A tutorial of the costs of dealing with data using Vstr

This page is an advanced tutorial looking at the costs of the different Vstr calls, given different data. For a simpler starting tutorial see this page.

Adding data to a Vstr_base object

There are four basic methods of adding data to a Vstr:

Each adds a specific type of node in the VSTR_TYPE_NODE prefix, vstr_add_buf adding _BUF nodes vstr_add_ptr adding _PTR nodes etc. Nodes of different type cannot be merged, so if you have 512 byte sized _BUF nodes and write code like...
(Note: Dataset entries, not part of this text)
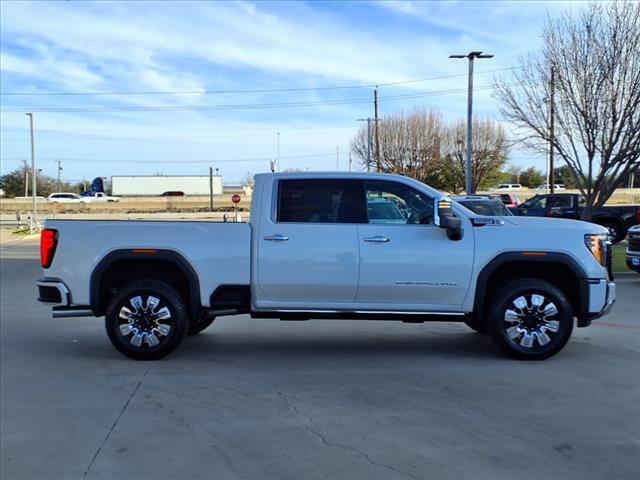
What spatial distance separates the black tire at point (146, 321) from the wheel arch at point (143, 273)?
0.21 metres

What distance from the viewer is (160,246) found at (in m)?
6.36

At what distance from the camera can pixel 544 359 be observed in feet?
21.0

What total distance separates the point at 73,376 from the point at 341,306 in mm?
2750

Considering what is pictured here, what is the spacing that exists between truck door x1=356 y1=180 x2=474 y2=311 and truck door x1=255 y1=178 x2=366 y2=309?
0.16 metres

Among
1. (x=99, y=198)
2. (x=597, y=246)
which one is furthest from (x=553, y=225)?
(x=99, y=198)

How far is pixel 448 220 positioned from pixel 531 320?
139 centimetres

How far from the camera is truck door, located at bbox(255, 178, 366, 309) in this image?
625cm

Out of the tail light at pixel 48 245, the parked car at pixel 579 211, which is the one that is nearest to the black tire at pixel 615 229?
the parked car at pixel 579 211

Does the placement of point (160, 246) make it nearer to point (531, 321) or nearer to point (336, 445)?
point (336, 445)

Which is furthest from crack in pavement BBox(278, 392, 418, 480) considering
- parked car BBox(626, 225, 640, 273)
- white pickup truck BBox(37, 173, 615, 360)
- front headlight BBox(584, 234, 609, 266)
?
parked car BBox(626, 225, 640, 273)

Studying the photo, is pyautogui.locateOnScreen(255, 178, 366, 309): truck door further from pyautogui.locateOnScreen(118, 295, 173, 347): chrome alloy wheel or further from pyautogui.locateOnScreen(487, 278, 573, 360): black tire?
pyautogui.locateOnScreen(487, 278, 573, 360): black tire

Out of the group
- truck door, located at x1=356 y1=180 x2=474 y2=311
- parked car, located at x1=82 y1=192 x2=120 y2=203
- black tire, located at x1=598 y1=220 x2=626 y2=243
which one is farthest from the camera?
parked car, located at x1=82 y1=192 x2=120 y2=203

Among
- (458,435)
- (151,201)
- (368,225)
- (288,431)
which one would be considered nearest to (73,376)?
(288,431)

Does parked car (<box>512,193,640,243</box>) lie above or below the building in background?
below
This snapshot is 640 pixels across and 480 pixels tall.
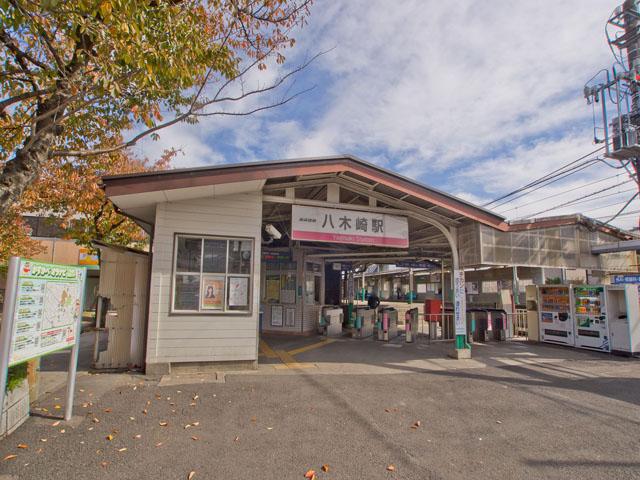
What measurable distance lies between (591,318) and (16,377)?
13.5 metres

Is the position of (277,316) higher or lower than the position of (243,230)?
lower

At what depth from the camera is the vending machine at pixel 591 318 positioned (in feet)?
34.5

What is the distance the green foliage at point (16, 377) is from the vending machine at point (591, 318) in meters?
13.3

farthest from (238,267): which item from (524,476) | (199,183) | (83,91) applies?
(524,476)

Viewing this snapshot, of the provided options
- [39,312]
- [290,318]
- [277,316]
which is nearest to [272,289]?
[277,316]

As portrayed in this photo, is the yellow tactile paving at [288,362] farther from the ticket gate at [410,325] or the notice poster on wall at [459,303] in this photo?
the ticket gate at [410,325]

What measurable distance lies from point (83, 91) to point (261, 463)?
5.46 m

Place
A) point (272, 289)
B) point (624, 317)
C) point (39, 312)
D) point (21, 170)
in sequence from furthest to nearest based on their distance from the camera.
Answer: point (272, 289) < point (624, 317) < point (21, 170) < point (39, 312)

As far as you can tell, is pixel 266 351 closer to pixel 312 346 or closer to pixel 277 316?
pixel 312 346

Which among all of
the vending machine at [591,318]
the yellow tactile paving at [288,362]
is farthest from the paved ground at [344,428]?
the vending machine at [591,318]

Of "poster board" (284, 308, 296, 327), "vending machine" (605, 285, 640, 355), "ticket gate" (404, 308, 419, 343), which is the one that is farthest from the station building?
"poster board" (284, 308, 296, 327)

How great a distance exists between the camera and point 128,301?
772cm

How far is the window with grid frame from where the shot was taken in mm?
7410

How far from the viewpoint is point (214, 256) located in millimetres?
7684
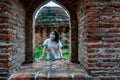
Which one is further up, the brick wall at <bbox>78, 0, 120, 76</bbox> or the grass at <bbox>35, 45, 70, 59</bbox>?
the brick wall at <bbox>78, 0, 120, 76</bbox>

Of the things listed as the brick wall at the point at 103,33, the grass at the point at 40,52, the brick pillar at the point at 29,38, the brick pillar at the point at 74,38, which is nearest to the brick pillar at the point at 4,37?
the brick wall at the point at 103,33

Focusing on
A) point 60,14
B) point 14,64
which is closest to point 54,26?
point 60,14

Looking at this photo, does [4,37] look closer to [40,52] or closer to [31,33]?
[31,33]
/* assuming vstr_num(s1, 1, s1->len) == 0 right now... */

 /* add some data via. copying it */
 vstr_add_cstr_buf(s1, s1->len, "abcd");

/* now: vstr_num(s1, 1, s1->len) == 1 */

 /* add some data via. pointing to it */
 vstr_add_cstr_ptr(s1, s1->len, "abcd");

 /* add some data via. copying it */
 vstr_add_cstr_buf(s1, s1->len, "abcd");

 /* add some data via. pointing to it */
 vstr_add_cstr_ptr(s1, s1->len, "abcd");

/* now: vstr_num(s1, 1, s1->len) == 4 */

...you will be wasting 508 bytes of space in each of the _BUF nodes. However, if after the above you do...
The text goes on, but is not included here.